Его глаза затрепетали, когда он понял мои слова, значение чего я сама только что осознала.
— Вон, Бог не бросал нас одних, он привел нас друг к другу. Он существует. Он дал мне шанс быть с тобой и потому я знаю, что в итоге я все равно этого добьюсь. Я чувствую это здесь, — сказала я, ударив себя в грудь и веря каждому слову. — Я буду жить, потому что мы нужны друг другу, потому что мы так сильно любим друг друга, что наша любовь убьет нас обоих ради этой цели, а это будет слишком большой ценой.
— Надеюсь, ты права, Блу. Надеюсь, ты права.
— Я знаю, что да. Впервые я знаю это.
Бенни вернулся, держа в одной руке пирог, а в другой три вилки и баллончик со взбитыми сливками под мышкой.
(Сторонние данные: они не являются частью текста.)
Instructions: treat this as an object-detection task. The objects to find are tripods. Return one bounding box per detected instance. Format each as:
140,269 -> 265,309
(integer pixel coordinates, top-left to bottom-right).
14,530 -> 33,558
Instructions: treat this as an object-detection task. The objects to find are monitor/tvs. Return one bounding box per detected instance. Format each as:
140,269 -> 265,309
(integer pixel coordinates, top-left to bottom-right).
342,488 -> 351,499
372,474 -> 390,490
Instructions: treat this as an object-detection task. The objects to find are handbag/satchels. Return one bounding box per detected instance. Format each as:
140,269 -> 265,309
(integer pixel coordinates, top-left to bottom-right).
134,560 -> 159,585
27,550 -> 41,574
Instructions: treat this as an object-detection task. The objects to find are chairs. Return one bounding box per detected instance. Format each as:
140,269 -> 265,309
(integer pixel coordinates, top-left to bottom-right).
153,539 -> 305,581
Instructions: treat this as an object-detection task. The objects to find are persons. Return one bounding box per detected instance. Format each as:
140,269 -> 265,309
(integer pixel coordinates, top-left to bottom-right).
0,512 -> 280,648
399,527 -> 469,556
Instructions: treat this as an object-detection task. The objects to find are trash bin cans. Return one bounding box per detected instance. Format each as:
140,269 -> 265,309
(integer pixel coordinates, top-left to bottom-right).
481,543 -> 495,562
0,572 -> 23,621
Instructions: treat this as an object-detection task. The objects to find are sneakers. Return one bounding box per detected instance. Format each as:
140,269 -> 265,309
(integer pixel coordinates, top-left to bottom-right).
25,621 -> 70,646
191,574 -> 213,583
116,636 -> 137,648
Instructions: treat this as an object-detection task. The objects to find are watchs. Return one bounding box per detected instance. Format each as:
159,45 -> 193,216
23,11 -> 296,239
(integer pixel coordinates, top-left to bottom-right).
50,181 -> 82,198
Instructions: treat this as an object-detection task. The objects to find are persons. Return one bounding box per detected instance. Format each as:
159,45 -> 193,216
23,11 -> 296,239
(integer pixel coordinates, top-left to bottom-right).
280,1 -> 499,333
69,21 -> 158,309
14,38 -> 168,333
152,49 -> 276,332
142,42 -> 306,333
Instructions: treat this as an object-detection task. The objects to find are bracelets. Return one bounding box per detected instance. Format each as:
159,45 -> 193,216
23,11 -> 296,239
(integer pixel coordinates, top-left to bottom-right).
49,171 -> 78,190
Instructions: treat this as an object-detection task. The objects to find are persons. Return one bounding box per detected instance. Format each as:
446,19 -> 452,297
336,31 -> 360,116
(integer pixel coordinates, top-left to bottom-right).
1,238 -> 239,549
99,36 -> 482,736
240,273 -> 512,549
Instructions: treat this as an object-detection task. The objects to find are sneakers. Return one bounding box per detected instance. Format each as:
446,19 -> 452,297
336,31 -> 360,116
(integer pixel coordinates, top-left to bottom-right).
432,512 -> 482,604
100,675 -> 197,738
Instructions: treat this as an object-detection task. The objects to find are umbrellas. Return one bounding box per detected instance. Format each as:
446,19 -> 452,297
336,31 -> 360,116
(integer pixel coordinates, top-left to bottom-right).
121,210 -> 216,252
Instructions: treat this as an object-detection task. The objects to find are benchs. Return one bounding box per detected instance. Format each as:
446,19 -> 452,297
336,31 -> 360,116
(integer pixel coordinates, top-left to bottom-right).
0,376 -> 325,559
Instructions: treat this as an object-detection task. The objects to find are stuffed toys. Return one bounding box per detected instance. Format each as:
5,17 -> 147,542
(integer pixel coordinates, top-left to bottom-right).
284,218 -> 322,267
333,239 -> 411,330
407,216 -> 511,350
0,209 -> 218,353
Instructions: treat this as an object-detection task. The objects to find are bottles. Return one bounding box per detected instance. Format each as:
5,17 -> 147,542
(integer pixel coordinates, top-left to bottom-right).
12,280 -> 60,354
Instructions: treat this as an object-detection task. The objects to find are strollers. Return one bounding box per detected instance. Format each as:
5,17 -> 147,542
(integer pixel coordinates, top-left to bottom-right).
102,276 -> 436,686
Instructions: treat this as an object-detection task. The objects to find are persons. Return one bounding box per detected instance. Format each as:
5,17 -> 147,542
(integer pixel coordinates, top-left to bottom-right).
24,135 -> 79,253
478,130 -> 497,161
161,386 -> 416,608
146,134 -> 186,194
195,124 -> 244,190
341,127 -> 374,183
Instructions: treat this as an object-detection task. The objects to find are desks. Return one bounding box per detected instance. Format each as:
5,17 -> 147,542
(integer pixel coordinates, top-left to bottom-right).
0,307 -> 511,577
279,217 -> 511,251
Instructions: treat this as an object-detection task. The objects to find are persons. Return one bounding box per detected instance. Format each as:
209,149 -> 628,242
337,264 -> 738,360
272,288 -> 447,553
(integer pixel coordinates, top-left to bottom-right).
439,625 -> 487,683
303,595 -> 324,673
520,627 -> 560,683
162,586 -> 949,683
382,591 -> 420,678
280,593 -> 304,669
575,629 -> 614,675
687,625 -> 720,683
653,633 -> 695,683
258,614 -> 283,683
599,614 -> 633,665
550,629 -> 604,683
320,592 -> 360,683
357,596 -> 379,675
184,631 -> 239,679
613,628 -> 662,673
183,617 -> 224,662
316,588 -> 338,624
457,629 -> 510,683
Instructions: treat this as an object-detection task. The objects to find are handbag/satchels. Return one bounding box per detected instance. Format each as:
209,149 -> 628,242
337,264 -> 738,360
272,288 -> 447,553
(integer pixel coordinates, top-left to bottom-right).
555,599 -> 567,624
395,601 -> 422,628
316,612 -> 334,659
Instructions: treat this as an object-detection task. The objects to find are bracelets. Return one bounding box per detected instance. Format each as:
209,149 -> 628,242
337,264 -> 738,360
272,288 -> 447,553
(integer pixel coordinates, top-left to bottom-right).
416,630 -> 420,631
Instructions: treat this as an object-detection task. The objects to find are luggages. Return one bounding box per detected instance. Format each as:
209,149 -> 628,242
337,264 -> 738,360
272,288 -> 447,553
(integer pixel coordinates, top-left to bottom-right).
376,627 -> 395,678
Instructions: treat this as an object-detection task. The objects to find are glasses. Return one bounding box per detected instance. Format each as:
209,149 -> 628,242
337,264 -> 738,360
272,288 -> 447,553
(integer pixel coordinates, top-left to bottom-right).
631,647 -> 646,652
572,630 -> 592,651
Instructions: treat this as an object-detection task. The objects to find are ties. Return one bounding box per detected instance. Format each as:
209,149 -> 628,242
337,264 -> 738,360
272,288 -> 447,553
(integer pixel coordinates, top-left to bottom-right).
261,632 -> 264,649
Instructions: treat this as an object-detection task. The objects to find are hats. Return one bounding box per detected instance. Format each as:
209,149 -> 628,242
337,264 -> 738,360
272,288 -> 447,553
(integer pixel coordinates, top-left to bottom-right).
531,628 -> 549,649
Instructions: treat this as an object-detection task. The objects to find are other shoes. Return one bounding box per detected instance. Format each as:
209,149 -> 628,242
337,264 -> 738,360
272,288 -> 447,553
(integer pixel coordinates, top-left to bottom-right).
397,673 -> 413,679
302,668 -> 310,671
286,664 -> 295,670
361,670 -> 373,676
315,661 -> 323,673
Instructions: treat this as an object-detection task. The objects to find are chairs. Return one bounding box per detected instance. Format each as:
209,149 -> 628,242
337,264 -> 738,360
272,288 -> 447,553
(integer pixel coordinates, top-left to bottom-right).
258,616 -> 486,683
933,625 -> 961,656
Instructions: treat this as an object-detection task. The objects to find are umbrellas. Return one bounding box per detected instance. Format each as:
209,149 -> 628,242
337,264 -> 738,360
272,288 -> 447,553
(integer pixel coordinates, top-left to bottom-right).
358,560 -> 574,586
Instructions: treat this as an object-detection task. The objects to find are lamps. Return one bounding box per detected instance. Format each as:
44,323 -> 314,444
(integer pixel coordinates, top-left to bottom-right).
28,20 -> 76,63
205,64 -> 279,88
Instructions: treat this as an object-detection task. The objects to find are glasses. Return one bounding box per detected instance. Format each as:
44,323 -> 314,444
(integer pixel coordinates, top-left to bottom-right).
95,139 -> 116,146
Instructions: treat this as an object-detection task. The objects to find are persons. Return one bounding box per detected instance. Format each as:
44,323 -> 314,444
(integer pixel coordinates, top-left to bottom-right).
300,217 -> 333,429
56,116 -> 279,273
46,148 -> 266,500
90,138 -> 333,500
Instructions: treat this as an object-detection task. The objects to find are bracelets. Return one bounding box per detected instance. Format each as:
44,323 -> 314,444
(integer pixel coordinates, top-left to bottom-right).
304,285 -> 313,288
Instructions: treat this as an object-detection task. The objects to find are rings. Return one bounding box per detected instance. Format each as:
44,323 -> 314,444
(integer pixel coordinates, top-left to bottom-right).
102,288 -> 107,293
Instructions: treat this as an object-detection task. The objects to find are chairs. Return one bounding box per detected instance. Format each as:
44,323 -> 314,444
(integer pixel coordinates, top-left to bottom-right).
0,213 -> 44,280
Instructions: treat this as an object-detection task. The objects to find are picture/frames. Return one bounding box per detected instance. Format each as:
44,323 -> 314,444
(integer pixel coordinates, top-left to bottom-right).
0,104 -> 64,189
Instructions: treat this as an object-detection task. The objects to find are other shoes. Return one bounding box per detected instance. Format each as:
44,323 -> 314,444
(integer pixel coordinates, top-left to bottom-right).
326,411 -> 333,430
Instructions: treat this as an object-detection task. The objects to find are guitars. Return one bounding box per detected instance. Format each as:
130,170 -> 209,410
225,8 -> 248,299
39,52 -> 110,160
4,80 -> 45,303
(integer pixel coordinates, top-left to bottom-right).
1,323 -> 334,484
— Не знаю, что ты там знаешь, — сказал он, — но я знаю, что настало время для пирога.
Мы с Воном рассмеялись и он, взяв меня за руку, сказал:
— Я знаю, что для пирога всегда есть время.
Мы прикончили почти весь яблочный пирог, когда Бенни посмотрел на меня. Проглотив содержимое набитого рта, он спросил:
— Почему они называют это большой буквой Р?
Я бегло взглянула на Вона поверх плеча Бенни и, прежде чем положить вилку на стол, откинулась на спину и посмотрела в глаза своего маленького брата. Я успокаивающе улыбнулась, надеясь, что он это почувствует.
— Ну, так называют болезнь, которая у меня, потому что некоторые боятся говорить об этом или слышать.
— Как Волан-де-Морта в «Гарри Поттере»?
Я видела, как за спиной Бенни улыбнулся Вон, я тоже стала улыбаться шире несмотря на беспокойство моего брата.
— Точно, именно так. Думаю, они боятся, что если просто сказать это слово или его имя, то это повлечет за собой опасность для них самих.
— Это глупо!
Вон усмехнулся:
— Я согласен, бро.
Бенни оглянулся на Вона, который в ответ подмигнул ему.
Бенни снова посмотрел на меня и, поджав губы, спросил:
— Так это поэтому папа ненавидит это слово?
У меня заболело в груди от понимания того, что Бенни чувствовал напряжение, исходящее от отца.
— Отчасти.
— Ладно, а почему мы не называем это каким-то другим словом, к примеру... Лоракс?